Farmstead French Club – March Allocations

1 heartbreaker

David Large is another new star in Beaujolais, a place where there are many, exciting new winemakers changing the perceptions of what Beaujolais can be.  Barely 35, David Large has all the credentials one would hope for in a winemaker: a family history of winemaking stretching back to 1840, diplomas from the elite schools, and experience working with the greats. Nonetheless, he views becoming a great winemaker to be a process of “unlearning”.

His vineyards are located in pockets around Montmelas, a beautiful and mountainous area of the Southwest Beaujolais. The soil types of David’s wines are predominantly granite, clay and the “Pierres Dorées”, a local and unique limestone formation pigmented with iron oxide. His wines also benefit from a volcanic rock base uniquely suited to Gamay vines.

He does everything himself, down to driving the delivery truck and composing the verses inscribed on the side of his wine labels – David is an enthusiastic rapper and poetry aficionado.  Even the names of the individual wines are personal.

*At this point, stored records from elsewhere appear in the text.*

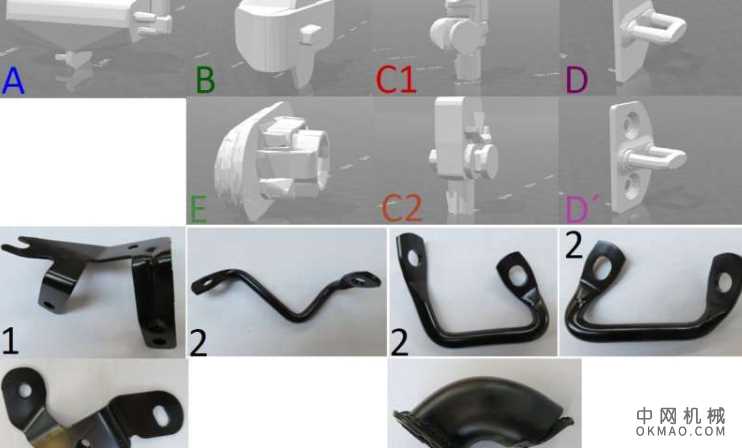 A
B
C1
D
E
C2
D´
1
2
2
2
中网机械
OKMAO.COM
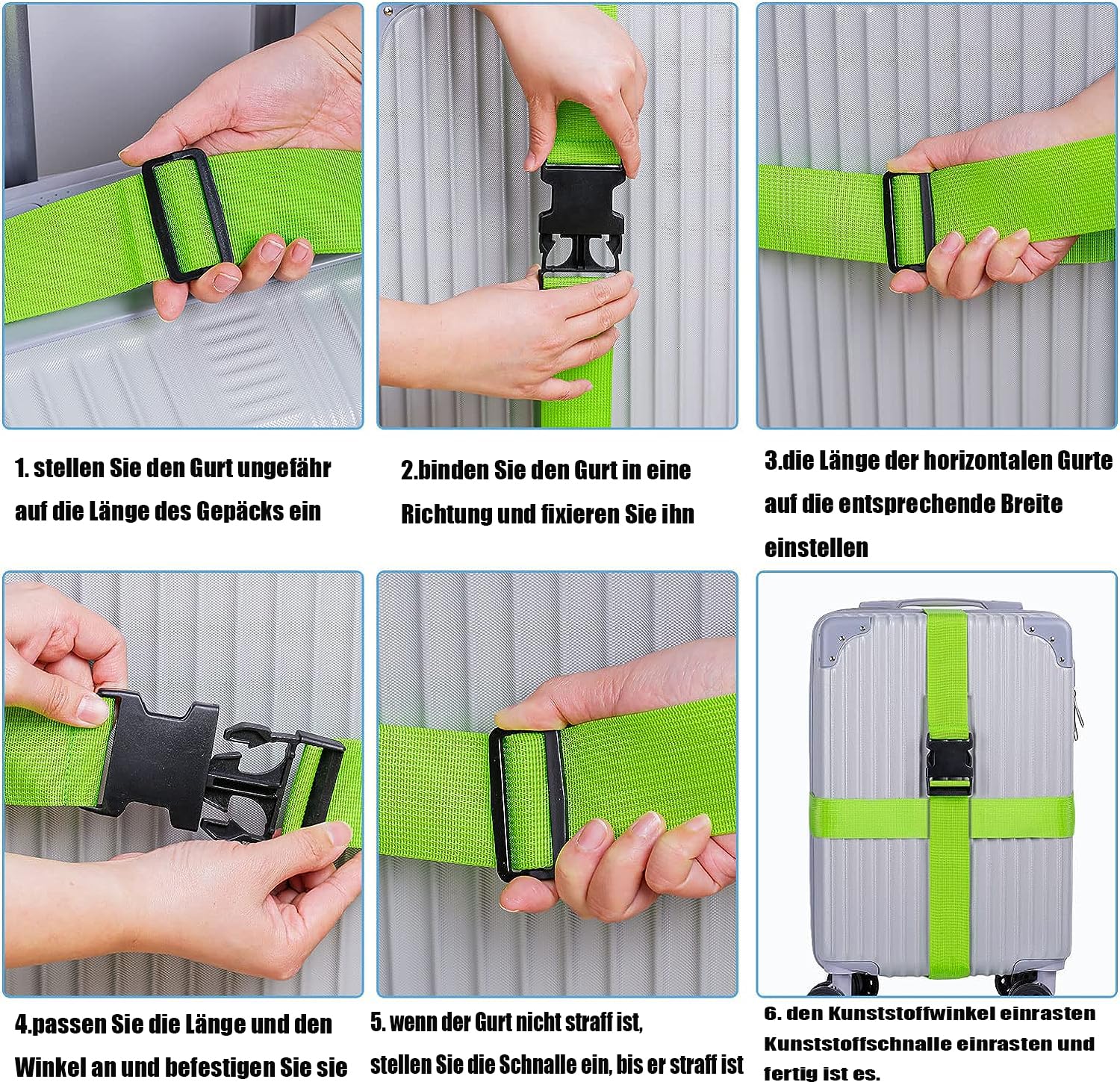 1. stellen Sie den Gurt ungefähr auf die Länge des Gepäcks ein

2.binden Sie den Gurt in eine Richtung und fixieren Sie ihn

3.die Länge der horizontalen Gurte auf die entsprechende Breite einstellen

4.passen Sie die Länge und den Winkel an und befestigen Sie sie

5. wenn der Gurt nicht straff ist, stellen Sie die Schnalle ein, bis er straff ist

6. den Kunststoffwinkel einrasten Kunststoffschnalle einrasten und fertig ist es.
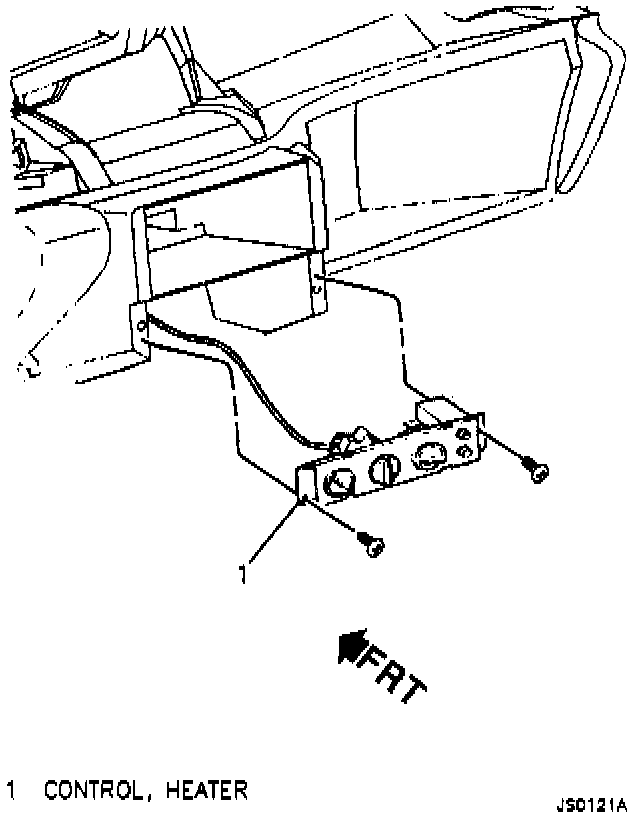 1

FRT

1 CONTROL, HEATER

JS0121A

Like Pierre Cotton, David Large has his labels well sorted. You can’t beat a bit of nostalgia for the cassette tape! David’s vines on the Mont de Brouilly are on Piedmont soils. I was informed that these are in fact “diorite”, with which I’m more familiar. Diorite is a soil type apparently not “volcanic” but formed from volcanic activity.

Yields are very low and the wines undergo a semi-carbonic maceration in concrete tanks for 14 days, after which the must is pressed, and finishes fermentation in fiberglass vats. Sulfur is added, but just 2g/liter. The wine is focused and fresh with very nice fruit.

This Côte de Brouilly has real density in the mouth, with fine raspberry and cherry fruit flavors. While it is pretty, it also has structure: grainy and delicious.